Collected data entries:
☆ ☆ ☆ ☆ ☆ ☆ ☆
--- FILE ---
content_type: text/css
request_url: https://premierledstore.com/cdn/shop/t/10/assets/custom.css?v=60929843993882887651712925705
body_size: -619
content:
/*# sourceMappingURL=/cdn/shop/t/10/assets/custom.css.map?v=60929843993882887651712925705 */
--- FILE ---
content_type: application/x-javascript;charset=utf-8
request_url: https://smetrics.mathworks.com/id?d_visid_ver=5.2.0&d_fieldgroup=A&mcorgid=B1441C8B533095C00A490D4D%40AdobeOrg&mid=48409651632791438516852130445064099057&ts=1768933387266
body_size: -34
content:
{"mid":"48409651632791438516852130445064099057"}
☆ ☆ ☆ ☆ ☆ ☆ ☆
> _Task brief_: Set all of the entries down again, exactly as they were given.

> _Answer to this task_:
--- FILE ---
content_type: text/css
request_url: https://premierledstore.com/cdn/shop/t/10/assets/custom.css?v=60929843993882887651712925705
body_size: -619
content:
/*# sourceMappingURL=/cdn/shop/t/10/assets/custom.css.map?v=60929843993882887651712925705 */
--- FILE ---
content_type: application/x-javascript;charset=utf-8
request_url: https://smetrics.mathworks.com/id?d_visid_ver=5.2.0&d_fieldgroup=A&mcorgid=B1441C8B533095C00A490D4D%40AdobeOrg&mid=48409651632791438516852130445064099057&ts=1768933387266
body_size: -34
content:
{"mid":"48409651632791438516852130445064099057"}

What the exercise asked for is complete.